» Task goal
Among the records that follow, find the line with "scientific name: Canis latrans" and the line with "family: Muridae". Set down those lines and all lines between them exactly, without adding anything.
BEGIN
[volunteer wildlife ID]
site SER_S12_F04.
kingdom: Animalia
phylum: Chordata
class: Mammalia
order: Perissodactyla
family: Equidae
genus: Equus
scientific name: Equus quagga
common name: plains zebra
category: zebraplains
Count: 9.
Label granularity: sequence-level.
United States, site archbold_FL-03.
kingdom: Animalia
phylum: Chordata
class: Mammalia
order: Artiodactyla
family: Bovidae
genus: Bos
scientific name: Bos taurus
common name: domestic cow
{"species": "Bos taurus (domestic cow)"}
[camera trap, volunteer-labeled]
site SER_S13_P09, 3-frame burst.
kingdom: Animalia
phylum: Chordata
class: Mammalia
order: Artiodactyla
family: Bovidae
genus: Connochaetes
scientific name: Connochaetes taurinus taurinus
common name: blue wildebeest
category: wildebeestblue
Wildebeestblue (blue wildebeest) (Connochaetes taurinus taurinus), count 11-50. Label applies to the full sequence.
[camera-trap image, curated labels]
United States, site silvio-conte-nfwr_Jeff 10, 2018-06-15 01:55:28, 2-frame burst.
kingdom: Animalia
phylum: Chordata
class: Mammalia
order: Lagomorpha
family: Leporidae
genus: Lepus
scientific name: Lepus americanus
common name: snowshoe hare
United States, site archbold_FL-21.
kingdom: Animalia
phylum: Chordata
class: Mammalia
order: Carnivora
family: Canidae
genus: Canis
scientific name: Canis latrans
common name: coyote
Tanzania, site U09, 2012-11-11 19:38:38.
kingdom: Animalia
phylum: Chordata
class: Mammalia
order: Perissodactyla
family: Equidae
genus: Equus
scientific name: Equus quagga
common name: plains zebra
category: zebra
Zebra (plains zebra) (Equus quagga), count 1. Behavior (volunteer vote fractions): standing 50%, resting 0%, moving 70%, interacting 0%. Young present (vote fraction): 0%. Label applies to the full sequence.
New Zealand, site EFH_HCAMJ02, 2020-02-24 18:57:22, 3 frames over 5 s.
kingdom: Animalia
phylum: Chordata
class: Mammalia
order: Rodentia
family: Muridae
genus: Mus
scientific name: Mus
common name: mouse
END
» Written answer
scientific name: Canis latrans
common name: coyote
Tanzania, site U09, 2012-11-11 19:38:38.
kingdom: Animalia
phylum: Chordata
class: Mammalia
order: Perissodactyla
family: Equidae
genus: Equus
scientific name: Equus quagga
common name: plains zebra
category: zebra
Zebra (plains zebra) (Equus quagga), count 1. Behavior (volunteer vote fractions): standing 50%, resting 0%, moving 70%, interacting 0%. Young present (vote fraction): 0%. Label applies to the full sequence.
New Zealand, site EFH_HCAMJ02, 2020-02-24 18:57:22, 3 frames over 5 s.
kingdom: Animalia
phylum: Chordata
class: Mammalia
order: Rodentia
family: Muridae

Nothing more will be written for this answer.